Extra Characters in a String

MEDIUMProblemSolveExternal Links

Description

You are given a string s (0-indexed) and a list of words called dictionary. Your goal is to break the string s into one or more non-overlapping substrings, where each substring must be a word from dictionary.

It may not be possible to use every character in s as part of a dictionary word. Characters that are not covered by any chosen substring are called extra characters.

Return the minimum number of extra characters remaining after you break up s in the best possible way.

Note that the same dictionary word can be used multiple times when forming substrings.

Examples

Example 1

Input: s = "leetscode", dictionary = ["leet", "code", "leetcode"]

Output: 1

Explanation: We can break the string as "leet" (covering indices 0 through 3) and "code" (covering indices 5 through 8). The character 's' at index 4 is not part of any dictionary word, so it counts as one extra character. No arrangement can do better than 1 extra character, so we return 1.

Example 2

Input: s = "sayhelloworld", dictionary = ["hello", "world"]

Output: 3

Explanation: We can break the string using "hello" (indices 3 through 7) and "world" (indices 8 through 12). The characters 's', 'a', 'y' at indices 0, 1, and 2 are not covered by any dictionary word. That leaves 3 extra characters, which is the minimum possible.

Constraints

  • 1 ≤ s.length ≤ 50
  • 1 ≤ dictionary.length ≤ 50
  • 1 ≤ dictionary[i].length ≤ 50
  • dictionary[i] and s consist of only lowercase English letters
  • dictionary contains distinct words

Editorial

Brute Force

Intuition

Imagine you are reading a sentence letter by letter, and you have a reference list of known words. At each position in the sentence, you face a choice: either the current character is not part of any known word (so it is "extra"), or you can try to match a word from your reference list starting at the current position.
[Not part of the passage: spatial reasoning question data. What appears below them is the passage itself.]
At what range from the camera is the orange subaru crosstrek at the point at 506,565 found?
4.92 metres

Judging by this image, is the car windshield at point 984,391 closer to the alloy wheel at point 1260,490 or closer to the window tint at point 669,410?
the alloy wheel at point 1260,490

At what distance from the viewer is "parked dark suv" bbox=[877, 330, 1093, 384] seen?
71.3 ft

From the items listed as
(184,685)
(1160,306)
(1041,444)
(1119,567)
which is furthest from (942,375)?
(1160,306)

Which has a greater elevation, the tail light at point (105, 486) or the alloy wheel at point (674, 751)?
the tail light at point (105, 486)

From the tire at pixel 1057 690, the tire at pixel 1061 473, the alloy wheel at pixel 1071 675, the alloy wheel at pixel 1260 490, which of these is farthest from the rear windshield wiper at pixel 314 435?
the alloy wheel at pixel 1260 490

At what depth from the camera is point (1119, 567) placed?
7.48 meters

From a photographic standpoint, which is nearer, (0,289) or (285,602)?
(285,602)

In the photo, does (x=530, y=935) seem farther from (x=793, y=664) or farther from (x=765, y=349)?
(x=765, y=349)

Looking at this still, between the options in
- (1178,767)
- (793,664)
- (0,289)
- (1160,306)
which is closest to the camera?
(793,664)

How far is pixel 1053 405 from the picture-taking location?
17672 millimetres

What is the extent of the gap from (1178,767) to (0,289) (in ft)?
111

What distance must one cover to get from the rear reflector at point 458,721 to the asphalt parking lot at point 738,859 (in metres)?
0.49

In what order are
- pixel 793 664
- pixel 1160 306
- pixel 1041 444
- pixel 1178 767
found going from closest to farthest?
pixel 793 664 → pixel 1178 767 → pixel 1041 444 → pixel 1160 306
The most straightforward idea is to try every possibility. Starting from the first character, we either skip it (counting it as extra) or attempt to match every word in the dictionary that begins at that position. Whichever choice we make, we move forward in the string and repeat the same decision-making process from the new position.

This naturally leads to a recursive approach: define a function solve(idx) that returns the minimum number of extra characters from position idx to the end of the string. At each call, we branch into all possible choices and take the one that gives the smallest count.

Step-by-Step Explanation

Let's trace through with s = "leetscode", dictionary = ["leet", "code", "leetcode"]:

Step 1: Call solve(0). We are at the start of the string. We have two options:

  • Skip 'l' as extra → 1 + solve(1)
  • Match "leet" (s[0:4] = "leet" is in dictionary) → solve(4)
  • Note: "leetcode" does NOT match because s[0:8] = "leetscod" ≠ "leetcode"

Step 2: Explore the "leet" branch first: call solve(4). At index 4, s[4] = 's'. No dictionary word matches starting at index 4 ("leet" ≠ s[4:8]="scod", "code" ≠ "scod"). Only option:

  • Skip 's' as extra → 1 + solve(5)

Step 3: Call solve(5). At index 5, s[5:9] = "code". Two options:

  • Skip 'c' as extra → 1 + solve(6)
  • Match "code" (s[5:9] = "code" is in dictionary) → solve(9)

Step 4: Call solve(9). Index 9 equals the length of the string ("leetscode" has 9 characters). Base case: return 0. No characters left, no extra characters.

Step 5: Back at solve(5): the "code" path gives solve(9) = 0. The "skip" path would give 1 + solve(6) which leads to more extras. solve(5) = min(1 + solve(6), 0) = 0.

Step 6: Back at solve(4): solve(4) = 1 + solve(5) = 1 + 0 = 1. The 's' at index 4 is the one extra character.

Step 7: Now explore the "skip" branch from solve(0): call solve(1). This leads to solve(1) → skip 'e' → solve(2) → skip 'e' → solve(3) → skip 't' → solve(4). Notice solve(4) is being computed AGAIN — this is redundant work!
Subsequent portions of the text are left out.